Клирик резко остановился, медленно повернулся лицом к магу. А поскольку они шли плечом к плечу или, скорее, плечом к локтю, выглядело все так, словно широкий и крепкий под своей нимильской броней нелюдь нависал над человеком.
Волшебник увидел смятение в его темных глазах.
– Нет, – ответили мраморные губы. – Он мертв.
Внезапно на Акхеймиона снизошло осознание того, что Сесватха чувствовал тысячи лет назад в присутствии существа, стоявшего перед ним. Ощущение векового величия, печального благородства и силы, ангельской и непостижимой.
– Нет, – возразил старый волшебник. – Он совершенно живой и смотрит на меня.

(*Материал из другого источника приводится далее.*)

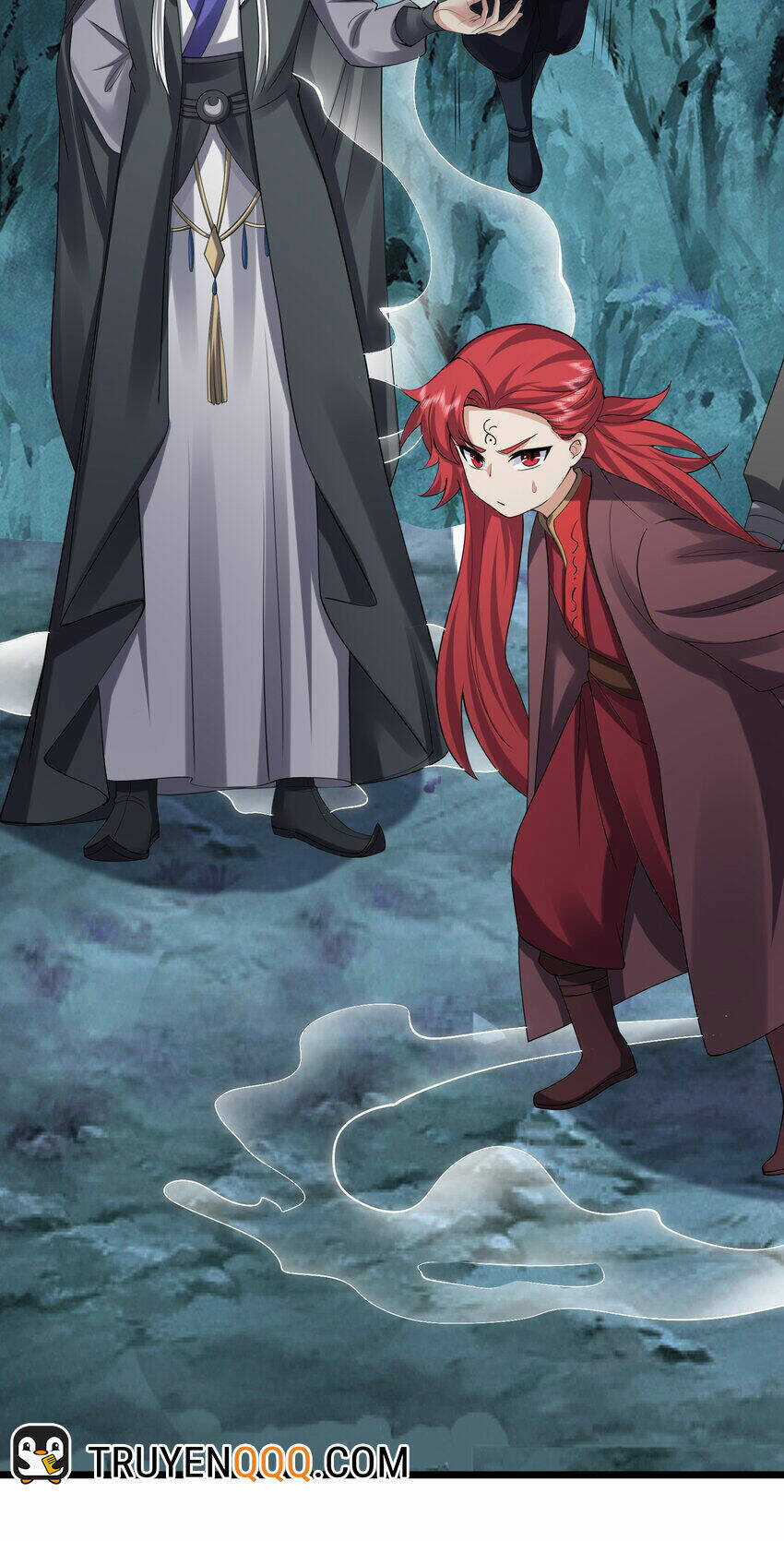 Nguyên Long - Chapter 329 - Trang 3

Перед ним стоял король Иштеребинта, вошедший в историю и бессмертный. Легендарный герой, чьи триумфы и бедствия были запечатлены в самом основании истории.
Великий Сауглиш, древний Город Мантий, простирался вокруг них, немногим шире, чем множество развалин, разбросанных по лесу. Друз Акхеймион упал на колени, согнувшись и сцепив пальцы за шеей, как много раз делал великий магистр Сохонка много лет назад, в том числе и в этом знаменитом городе, который он когда-то называл своим…

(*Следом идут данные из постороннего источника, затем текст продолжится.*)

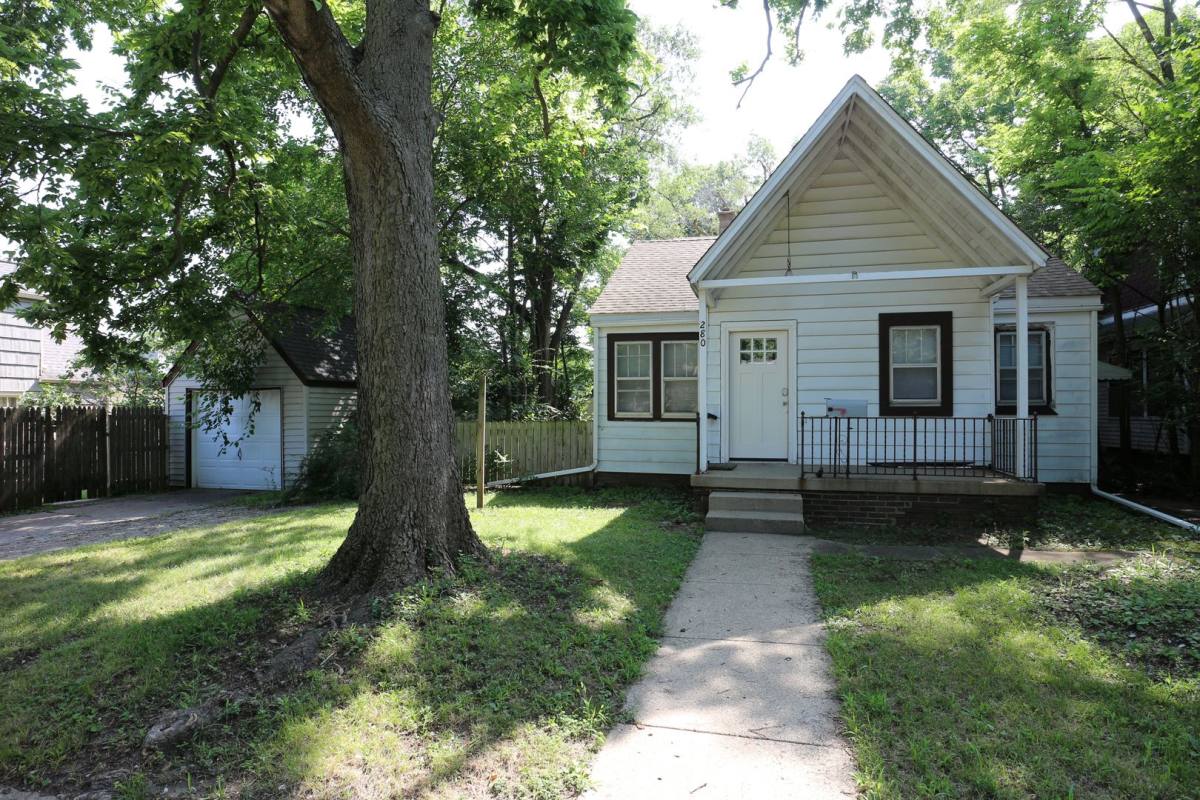 House for rent at 280 Crum Court, West Lafayette, IN 47906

Он опустился на колени, чтобы воздать почести великому королю, стоявшему перед ним.
Она смотрит, как Клирик и волшебник исчезают за погребальной оградой, которая когда-то была стенами Сауглиша, и сглатывает подступающий к горлу крик. От этого зрелища разит казнью.
Они уже добрались до сокровищницы. Она знает, что терпения Шкуродеров надолго не хватит.
Мимара никогда не была робкой или пугливой женщиной. И она никогда не была похожа на свою мать, которая постоянно окутывала свое сердце сомнениями и опасениями. Их путешествие в изобилии приносило им разные ужасы, но почти всегда они становились стимулом к отчаянным действиям. Всегда были глаза, которые она могла выцарапать когтями. Всегда.
А вот страх, который она испытывает теперь, запрещает ей действовать. Он затыкает ей рот, так же плотно, как заткнули рот волшебнику. Даже ее плач застревает у нее в груди. Заставляет неметь ее руки и ноги.